- **Recorded information**
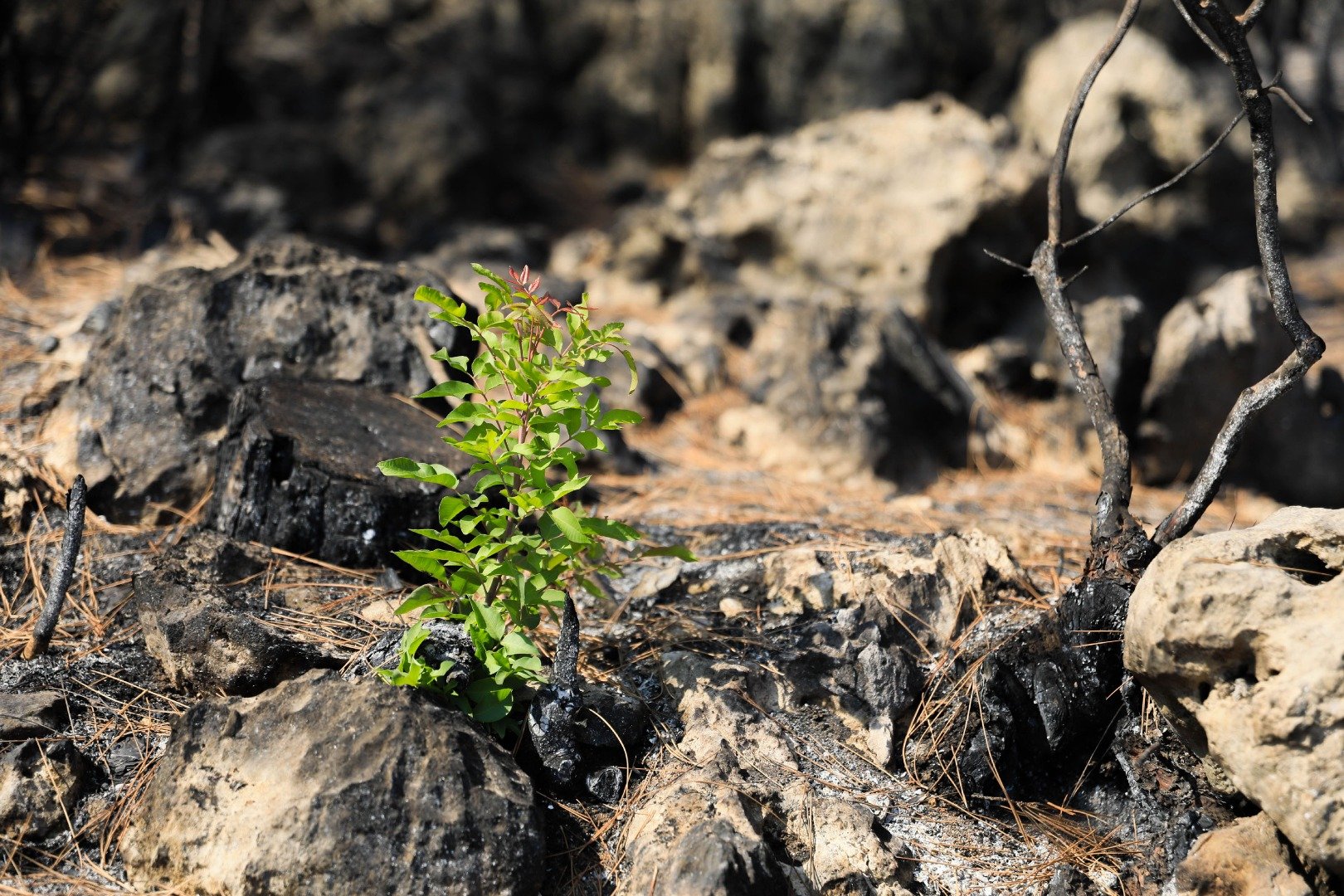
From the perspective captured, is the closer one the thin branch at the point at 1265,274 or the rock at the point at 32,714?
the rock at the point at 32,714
==
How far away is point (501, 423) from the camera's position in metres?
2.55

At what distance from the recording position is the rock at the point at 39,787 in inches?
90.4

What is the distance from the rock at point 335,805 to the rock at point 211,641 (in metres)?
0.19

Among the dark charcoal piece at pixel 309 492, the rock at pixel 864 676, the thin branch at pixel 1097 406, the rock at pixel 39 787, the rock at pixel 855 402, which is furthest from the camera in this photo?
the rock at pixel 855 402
* * *
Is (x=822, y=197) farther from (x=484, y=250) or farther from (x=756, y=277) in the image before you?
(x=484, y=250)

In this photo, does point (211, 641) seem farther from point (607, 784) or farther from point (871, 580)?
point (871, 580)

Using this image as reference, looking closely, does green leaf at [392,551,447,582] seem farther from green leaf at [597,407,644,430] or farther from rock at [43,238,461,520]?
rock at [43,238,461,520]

- **Instructions to follow**
Collect each line of the items above that contains the word "photo", treating uppercase and lowercase letters as distinct.

- **Full response**
Among the dark charcoal piece at pixel 309 492, the rock at pixel 864 676, the thin branch at pixel 1097 406, the rock at pixel 39 787, the rock at pixel 855 402, which is furthest from the camera in this photo?
In this photo, does point (211, 641) seem farther from point (607, 784) or farther from point (871, 580)?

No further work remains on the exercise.